What the task asks
Restate the following data in its entirety, word for word and without images.

BEGIN

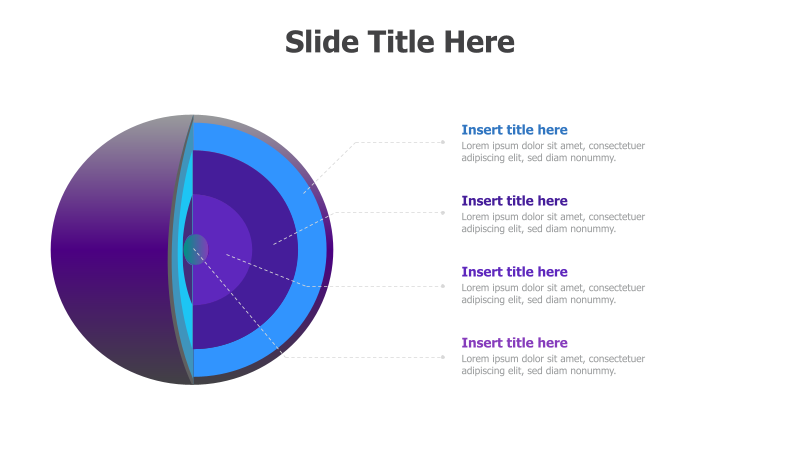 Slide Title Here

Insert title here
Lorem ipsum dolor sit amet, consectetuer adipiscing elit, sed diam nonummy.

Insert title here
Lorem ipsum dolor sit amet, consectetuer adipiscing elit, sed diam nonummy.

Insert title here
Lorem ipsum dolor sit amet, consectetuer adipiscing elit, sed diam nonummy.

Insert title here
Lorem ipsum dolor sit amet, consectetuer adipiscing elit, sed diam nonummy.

END

Output
 Slide Title Here

Insert title here
Lorem ipsum dolor sit amet, consectetuer adipiscing elit, sed diam nonummy.

Insert title here
Lorem ipsum dolor sit amet, consectetuer adipiscing elit, sed diam nonummy.

Insert title here
Lorem ipsum dolor sit amet, consectetuer adipiscing elit, sed diam nonummy.

Insert title here
Lorem ipsum dolor sit amet, consectetuer adipiscing elit, sed diam nonummy.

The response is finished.